Евстигней Федорович Поскотин, невысокий, широкоплечий человек, крайне неопределенного возраста. Раньше, когда он носил бороду, за цвет которой его прозвали Бурым, возраст был виднее, теперь на бритом, продолговатом лице с крутым подбородком ничего не разберешь. Деревенские знают, что Бурому за пятьдесят, а тот, кто раньше его не видал, может дать лет сорок, даже меньше. Быстрые движения и бойкая речь сильно молодят его. Одевается Бурый, как говорят в деревне, под партизан. Брюки защитного цвета, заправленные в тяжелые сапоги, кожаная куртка с побелевшими швами и обрямкавшимися карманами, сдвинутая на затылок фуражка блином — таков его летний наряд. Зимой тужурка сменяется засаленным полушубком, фуражка — растрепанной шапкой с болтающимися наушниками, а брюки защитного цвета и сапоги остаются бессменными. Твердый шаг с легкой раскачкой туловища направо и налево усиливает сходство с людьми, проходившими военную подготовку, хотя Бурый никогда в армии не бывал. Встреться с ним кто-нибудь из прежних городских знакомых, он никогда бы не узнал в этом человеке с невыветрившимся налетом военной службы бывшего подгородного дачевладельца Поскотина. Тот ходил в платье городского покроя, носил кудрявую бороду — лопатой, сверкал перстнями на пальцах и золотой цепочкой на жилете, вежливенько поскрипывал рубчатыми ботинками скороходовской марки, но таким же бойким говорком сообщал:
— Новость у меня, Иван Захарович!
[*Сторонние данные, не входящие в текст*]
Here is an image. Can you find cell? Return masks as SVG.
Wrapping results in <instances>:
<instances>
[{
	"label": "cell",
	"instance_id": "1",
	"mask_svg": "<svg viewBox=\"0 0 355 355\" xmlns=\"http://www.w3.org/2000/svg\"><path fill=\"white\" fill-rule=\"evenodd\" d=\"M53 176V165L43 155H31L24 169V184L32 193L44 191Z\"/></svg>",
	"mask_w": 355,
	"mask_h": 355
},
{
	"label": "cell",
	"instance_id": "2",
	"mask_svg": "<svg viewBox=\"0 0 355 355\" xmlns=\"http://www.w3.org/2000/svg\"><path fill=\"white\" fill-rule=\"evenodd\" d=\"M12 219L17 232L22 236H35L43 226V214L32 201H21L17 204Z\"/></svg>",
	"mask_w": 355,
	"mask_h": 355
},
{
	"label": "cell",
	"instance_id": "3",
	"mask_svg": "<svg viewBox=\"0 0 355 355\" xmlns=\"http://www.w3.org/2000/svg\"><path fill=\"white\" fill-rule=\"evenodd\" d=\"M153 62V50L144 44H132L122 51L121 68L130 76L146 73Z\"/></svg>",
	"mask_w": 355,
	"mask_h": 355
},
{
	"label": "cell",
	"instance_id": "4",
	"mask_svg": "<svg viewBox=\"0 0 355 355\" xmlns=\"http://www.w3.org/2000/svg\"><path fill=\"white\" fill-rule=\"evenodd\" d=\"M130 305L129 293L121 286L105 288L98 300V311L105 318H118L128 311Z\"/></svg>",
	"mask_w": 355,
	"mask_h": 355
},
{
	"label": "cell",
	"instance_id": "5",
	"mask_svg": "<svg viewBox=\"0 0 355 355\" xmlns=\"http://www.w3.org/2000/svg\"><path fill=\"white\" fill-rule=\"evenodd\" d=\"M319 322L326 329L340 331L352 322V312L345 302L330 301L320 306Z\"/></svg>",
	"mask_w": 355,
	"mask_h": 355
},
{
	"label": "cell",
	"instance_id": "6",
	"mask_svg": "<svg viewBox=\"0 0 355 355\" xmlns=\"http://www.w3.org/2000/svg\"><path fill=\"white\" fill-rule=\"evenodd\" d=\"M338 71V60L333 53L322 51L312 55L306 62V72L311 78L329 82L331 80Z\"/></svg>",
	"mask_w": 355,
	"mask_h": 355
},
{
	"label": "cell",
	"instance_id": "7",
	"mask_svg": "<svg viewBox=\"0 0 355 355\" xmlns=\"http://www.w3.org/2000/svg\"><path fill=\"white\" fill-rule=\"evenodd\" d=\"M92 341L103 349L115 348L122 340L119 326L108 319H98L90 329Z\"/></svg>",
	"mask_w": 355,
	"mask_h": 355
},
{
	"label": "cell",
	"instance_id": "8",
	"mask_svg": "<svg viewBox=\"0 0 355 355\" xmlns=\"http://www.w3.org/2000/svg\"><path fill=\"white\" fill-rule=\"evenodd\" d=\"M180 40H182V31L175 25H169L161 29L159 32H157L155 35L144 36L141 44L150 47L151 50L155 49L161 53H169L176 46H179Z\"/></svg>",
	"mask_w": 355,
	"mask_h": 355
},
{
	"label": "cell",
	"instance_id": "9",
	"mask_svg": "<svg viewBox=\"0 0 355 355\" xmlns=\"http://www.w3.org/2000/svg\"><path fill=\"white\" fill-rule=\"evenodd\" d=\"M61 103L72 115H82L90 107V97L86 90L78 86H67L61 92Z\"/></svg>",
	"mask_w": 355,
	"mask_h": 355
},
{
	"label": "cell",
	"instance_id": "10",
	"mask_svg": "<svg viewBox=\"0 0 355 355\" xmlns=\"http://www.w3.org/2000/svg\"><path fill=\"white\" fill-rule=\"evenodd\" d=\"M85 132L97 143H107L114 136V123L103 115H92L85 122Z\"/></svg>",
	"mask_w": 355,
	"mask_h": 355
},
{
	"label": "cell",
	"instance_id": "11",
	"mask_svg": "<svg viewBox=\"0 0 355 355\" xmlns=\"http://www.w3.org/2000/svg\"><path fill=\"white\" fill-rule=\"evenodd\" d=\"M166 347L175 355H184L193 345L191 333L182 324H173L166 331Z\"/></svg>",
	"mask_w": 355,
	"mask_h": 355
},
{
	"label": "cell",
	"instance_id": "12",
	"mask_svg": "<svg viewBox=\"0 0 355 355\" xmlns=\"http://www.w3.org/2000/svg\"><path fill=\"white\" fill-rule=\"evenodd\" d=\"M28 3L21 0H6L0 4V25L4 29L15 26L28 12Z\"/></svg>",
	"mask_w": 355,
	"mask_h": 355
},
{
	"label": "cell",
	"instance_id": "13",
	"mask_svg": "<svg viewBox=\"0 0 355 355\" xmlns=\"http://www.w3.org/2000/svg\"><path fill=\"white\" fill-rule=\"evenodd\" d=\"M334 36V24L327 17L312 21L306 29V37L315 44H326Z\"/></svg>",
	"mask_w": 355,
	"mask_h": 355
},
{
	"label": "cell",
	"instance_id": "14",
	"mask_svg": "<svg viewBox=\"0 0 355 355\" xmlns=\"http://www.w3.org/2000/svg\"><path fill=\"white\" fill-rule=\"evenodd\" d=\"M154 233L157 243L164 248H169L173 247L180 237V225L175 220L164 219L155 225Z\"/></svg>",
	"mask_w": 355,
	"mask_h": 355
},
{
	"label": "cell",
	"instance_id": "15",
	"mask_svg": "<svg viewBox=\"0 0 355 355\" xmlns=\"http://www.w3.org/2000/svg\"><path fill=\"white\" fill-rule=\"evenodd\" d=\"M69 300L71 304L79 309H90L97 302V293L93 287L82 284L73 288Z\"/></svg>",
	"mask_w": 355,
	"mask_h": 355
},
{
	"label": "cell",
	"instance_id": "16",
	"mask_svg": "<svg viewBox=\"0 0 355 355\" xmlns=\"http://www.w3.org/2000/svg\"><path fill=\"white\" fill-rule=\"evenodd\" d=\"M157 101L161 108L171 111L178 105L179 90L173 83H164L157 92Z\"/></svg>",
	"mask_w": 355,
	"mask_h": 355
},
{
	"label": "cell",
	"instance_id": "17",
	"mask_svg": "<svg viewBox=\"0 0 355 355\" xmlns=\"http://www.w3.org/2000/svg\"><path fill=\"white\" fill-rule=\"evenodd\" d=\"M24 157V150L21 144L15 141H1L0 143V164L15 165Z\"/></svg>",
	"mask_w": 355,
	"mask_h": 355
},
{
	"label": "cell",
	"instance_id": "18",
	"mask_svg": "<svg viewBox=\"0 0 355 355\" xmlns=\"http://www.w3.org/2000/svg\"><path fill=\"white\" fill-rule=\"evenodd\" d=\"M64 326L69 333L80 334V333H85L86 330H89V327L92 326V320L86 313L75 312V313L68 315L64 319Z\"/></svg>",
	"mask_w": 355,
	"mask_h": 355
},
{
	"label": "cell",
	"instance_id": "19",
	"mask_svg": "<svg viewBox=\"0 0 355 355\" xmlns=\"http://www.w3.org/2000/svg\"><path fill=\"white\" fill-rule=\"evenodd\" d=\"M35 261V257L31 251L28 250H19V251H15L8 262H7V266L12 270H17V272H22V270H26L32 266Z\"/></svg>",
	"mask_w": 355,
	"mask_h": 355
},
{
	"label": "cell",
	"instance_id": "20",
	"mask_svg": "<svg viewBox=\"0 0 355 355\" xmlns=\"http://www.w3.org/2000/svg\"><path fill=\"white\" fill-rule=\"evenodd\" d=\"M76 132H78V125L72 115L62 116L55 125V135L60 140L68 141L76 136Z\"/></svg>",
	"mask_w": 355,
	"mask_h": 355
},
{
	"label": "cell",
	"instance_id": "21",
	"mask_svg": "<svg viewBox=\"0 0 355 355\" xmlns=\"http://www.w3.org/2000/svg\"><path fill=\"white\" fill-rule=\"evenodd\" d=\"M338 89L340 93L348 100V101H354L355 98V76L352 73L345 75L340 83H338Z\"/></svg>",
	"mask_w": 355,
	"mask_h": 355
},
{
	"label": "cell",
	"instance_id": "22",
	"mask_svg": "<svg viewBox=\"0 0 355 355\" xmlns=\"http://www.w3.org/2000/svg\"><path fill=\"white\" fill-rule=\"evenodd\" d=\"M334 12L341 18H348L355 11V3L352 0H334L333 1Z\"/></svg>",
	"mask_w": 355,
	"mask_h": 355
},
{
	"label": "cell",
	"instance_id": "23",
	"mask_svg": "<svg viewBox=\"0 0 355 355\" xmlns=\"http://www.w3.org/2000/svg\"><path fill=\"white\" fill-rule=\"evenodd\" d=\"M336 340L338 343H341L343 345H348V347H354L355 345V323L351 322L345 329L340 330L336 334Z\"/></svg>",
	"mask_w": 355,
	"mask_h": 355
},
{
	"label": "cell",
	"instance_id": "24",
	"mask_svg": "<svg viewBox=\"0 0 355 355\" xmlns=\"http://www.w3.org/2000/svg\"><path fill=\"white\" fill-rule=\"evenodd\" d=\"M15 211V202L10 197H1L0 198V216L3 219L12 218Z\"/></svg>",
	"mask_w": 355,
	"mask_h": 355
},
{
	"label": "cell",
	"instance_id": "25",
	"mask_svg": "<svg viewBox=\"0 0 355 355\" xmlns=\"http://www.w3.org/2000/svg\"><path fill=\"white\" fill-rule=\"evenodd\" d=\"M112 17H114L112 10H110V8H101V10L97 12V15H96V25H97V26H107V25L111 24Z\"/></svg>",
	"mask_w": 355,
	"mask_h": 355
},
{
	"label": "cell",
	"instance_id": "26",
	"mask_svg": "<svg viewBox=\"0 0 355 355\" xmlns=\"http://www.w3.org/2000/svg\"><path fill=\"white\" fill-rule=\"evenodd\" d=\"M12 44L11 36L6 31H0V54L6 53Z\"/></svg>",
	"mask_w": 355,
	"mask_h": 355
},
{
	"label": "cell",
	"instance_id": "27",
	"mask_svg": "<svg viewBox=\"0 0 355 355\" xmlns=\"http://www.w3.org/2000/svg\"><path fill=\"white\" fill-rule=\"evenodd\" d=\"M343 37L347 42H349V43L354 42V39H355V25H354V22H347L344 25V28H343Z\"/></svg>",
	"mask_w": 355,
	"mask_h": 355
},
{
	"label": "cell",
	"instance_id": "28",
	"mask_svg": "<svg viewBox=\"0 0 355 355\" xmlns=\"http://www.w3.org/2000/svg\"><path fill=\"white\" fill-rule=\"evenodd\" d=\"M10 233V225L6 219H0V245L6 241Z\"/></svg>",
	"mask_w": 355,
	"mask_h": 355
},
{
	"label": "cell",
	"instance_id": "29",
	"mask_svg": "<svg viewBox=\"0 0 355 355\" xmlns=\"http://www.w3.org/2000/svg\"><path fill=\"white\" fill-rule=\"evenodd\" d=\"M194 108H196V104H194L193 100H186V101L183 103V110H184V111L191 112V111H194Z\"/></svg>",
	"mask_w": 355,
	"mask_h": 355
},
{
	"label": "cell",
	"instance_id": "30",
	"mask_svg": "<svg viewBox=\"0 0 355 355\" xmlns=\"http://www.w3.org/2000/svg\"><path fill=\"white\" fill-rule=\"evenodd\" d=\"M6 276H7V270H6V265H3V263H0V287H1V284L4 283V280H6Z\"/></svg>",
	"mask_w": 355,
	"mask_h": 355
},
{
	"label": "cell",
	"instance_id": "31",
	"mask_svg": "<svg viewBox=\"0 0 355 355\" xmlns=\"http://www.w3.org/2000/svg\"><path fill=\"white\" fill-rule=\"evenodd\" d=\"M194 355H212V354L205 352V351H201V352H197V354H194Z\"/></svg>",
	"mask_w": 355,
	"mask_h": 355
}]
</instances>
Площадку для лаун-тенниса устроил. Нельзя без этого. Люди городские, образованные, одичать можно в лесу-то. Поклончик передайте Елене Константиновне, Марье Васильевне… Васечке и Мурочке скажите, что все устроил, как просили. Будут довольны. Хе-хе-хе. По-европейски желали. Так и сделано. Могут с любой компанией приезжать.
Подобных зазываний от нынешнего Бурого никто из городских не услышит. Совсем по-другому сейчас это делается.
— Самая у нас беззатейная деревнешка. Горка на солнышке, лес да река, и больше ничего. Охотишке как не быть, раз лес рядом. Сам бегаю иногда. Больше рыбачить любитель. Всякую снасть имею. Одна беда — некогда. Работников у меня в семье раз и обчелся, а едоков считай — пальцев нехватит. Старых да увечных чуть не со всей деревни собрал, а еще место в доме осталось. Комнатку? Это можно. Интересовались у нас раньше дачники. У каждого квартиры найти легко. А у меня дом большой. Настроили старики… Хе-хе-хе! Хоть телись! Замаялся с таким наследством. Путаешься в доме, как мышь в пологу. Радехонек, если кому удружить смогу. Цена? О чем говорить! Спекулянством не занимался.
В деревне, конечно, многие помнили, как Бурый затеял постройку необычного для деревни дома, как усердно хлопотал, чтобы все дачные пароходы останавливались у Нагорья, как умел подманивать особенно выгодных дачников. Помнили хорошо, что и одевался и жил Бурый тогда совсем по-другому. Но об этом молчали по разным причинам.
Одни одобряли и сочувствовали: «Трудно ему с таким-то домом. Улика налицо». Другие добродушно посмеивались: «Ох, и вьется». Была в деревне и третья группа, которая относилась к маскараду Бурого с ненавистью, но эта группа была очень малочисленна, да к тому же чуть не каждый был чем-нибудь связан. У кого жена на базаре торговала, у кого к водке слабость, а кто и в долгах у Бурого. Как про него скажешь?